» Data to examine:
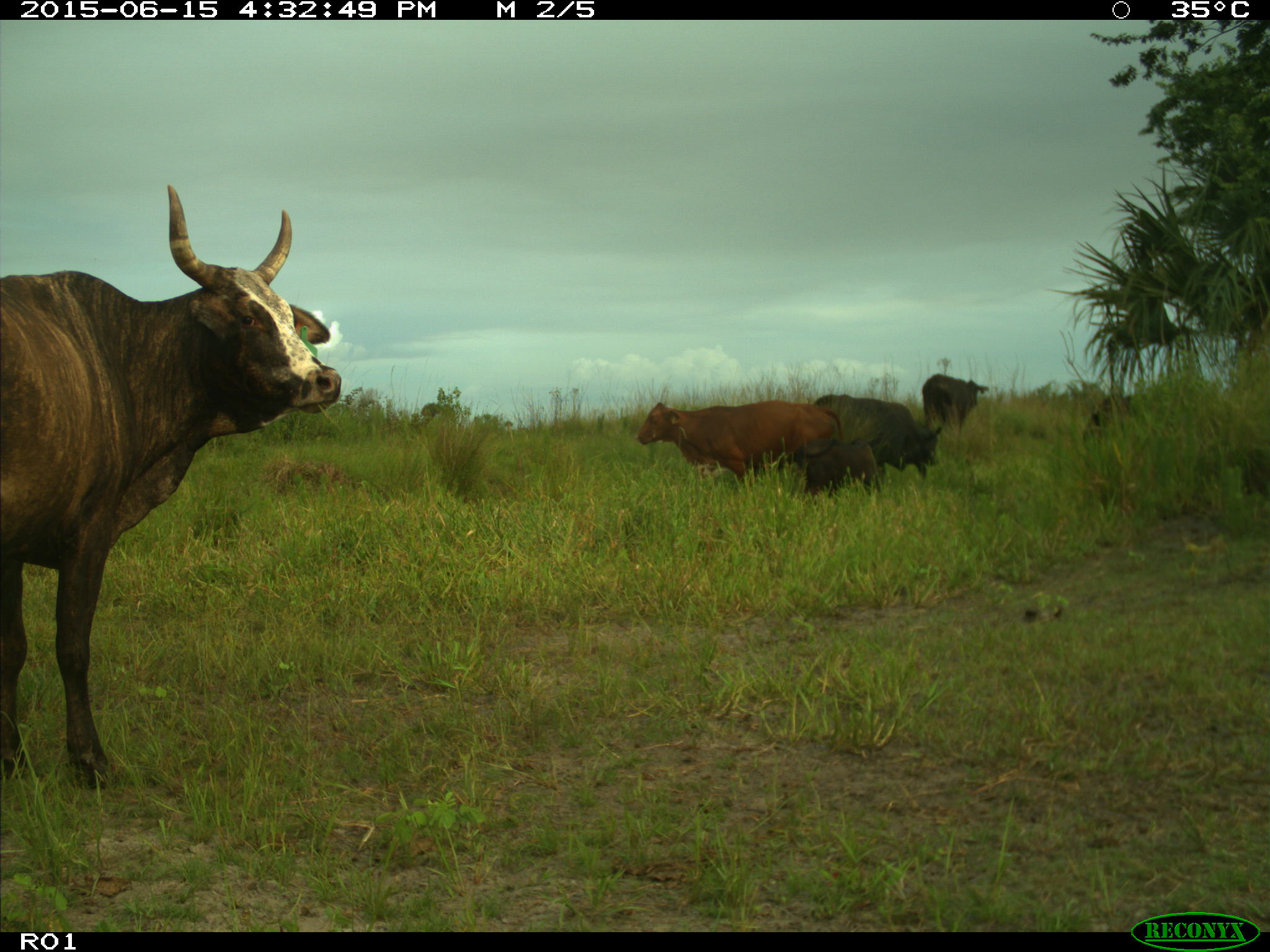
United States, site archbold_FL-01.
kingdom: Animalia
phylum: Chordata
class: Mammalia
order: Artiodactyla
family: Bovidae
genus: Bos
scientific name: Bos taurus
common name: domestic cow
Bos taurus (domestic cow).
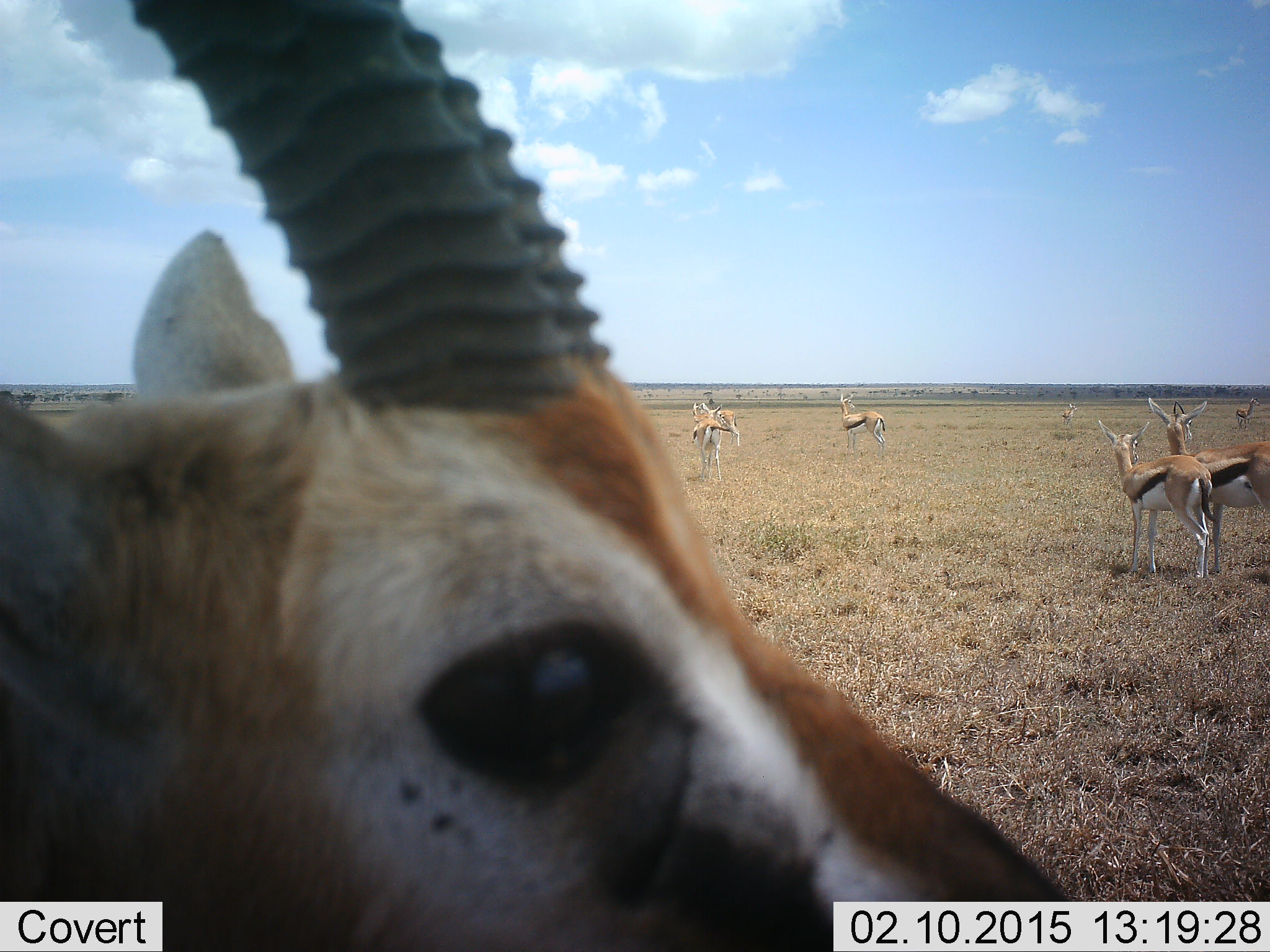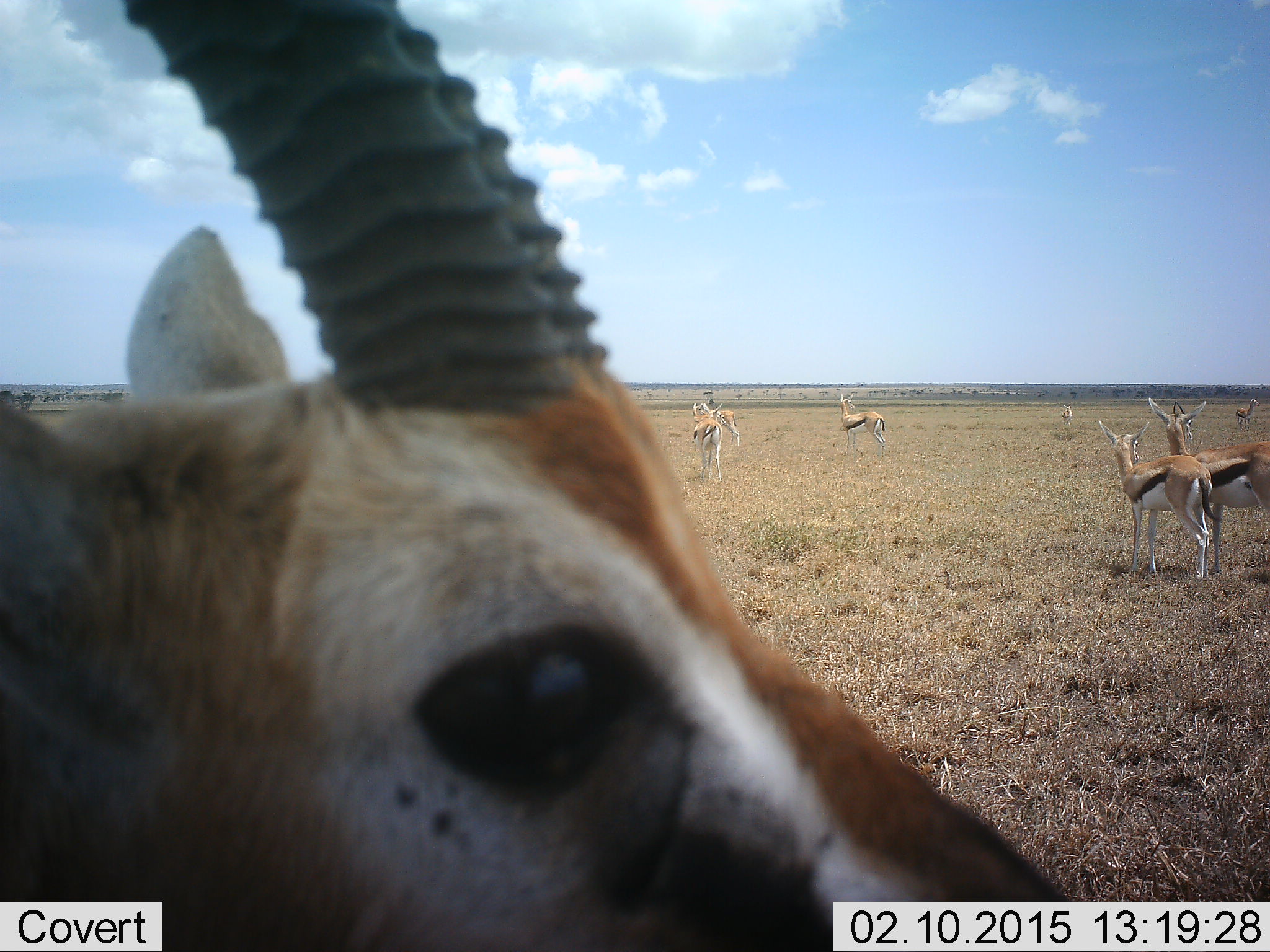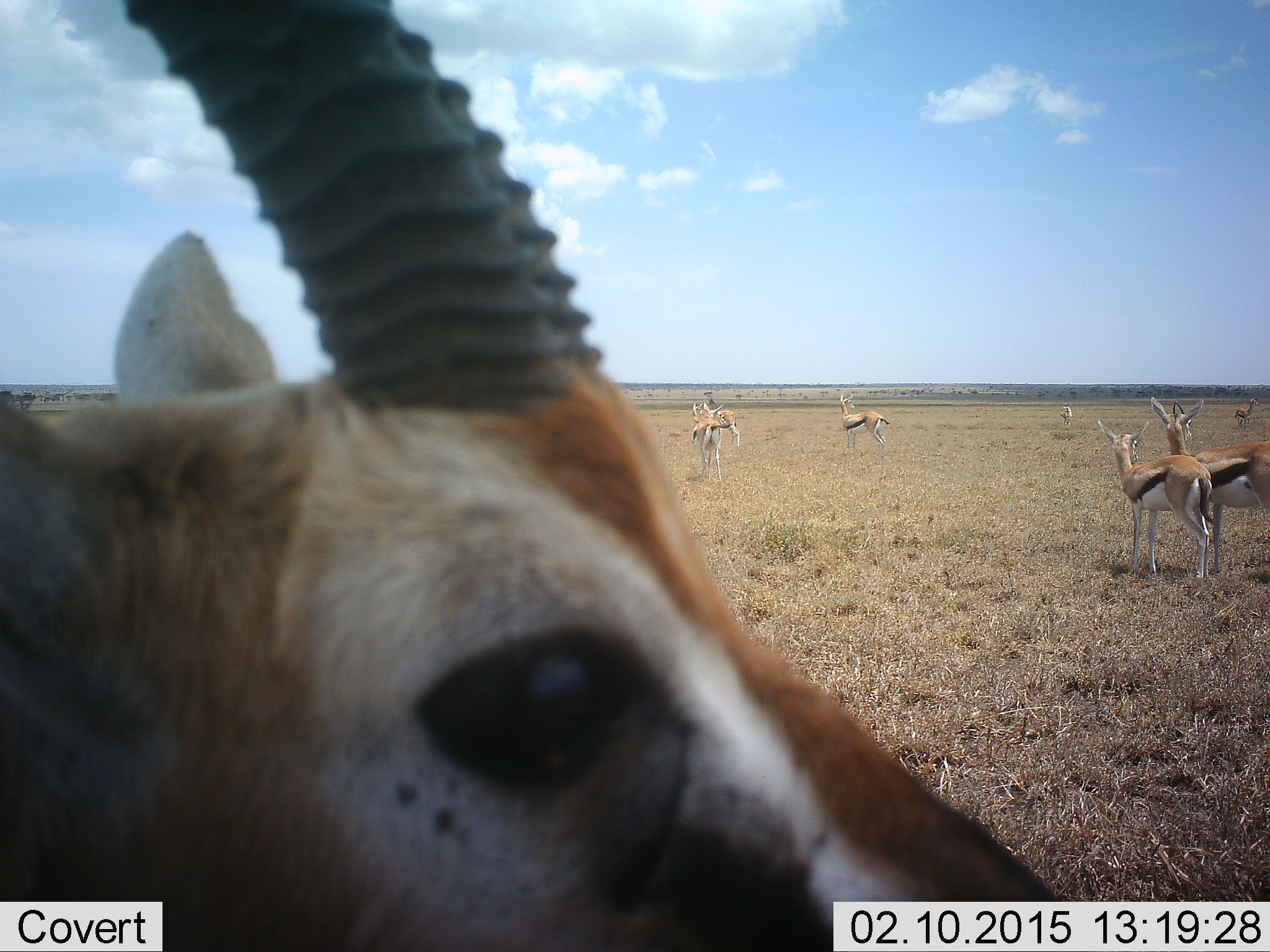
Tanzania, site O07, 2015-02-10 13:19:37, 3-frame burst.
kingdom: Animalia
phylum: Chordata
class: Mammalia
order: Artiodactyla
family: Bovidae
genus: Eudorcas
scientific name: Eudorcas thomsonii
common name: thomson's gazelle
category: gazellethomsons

» Exercise objective: Every line above is to be reproduced verbatim, and the pictures are to be omitted.

» Reply:
United States, site archbold_FL-01.
kingdom: Animalia
phylum: Chordata
class: Mammalia
order: Artiodactyla
family: Bovidae
genus: Bos
scientific name: Bos taurus
common name: domestic cow
Bos taurus (domestic cow).
Tanzania, site O07, 2015-02-10 13:19:37, 3-frame burst.
kingdom: Animalia
phylum: Chordata
class: Mammalia
order: Artiodactyla
family: Bovidae
genus: Eudorcas
scientific name: Eudorcas thomsonii
common name: thomson's gazelle
category: gazellethomsons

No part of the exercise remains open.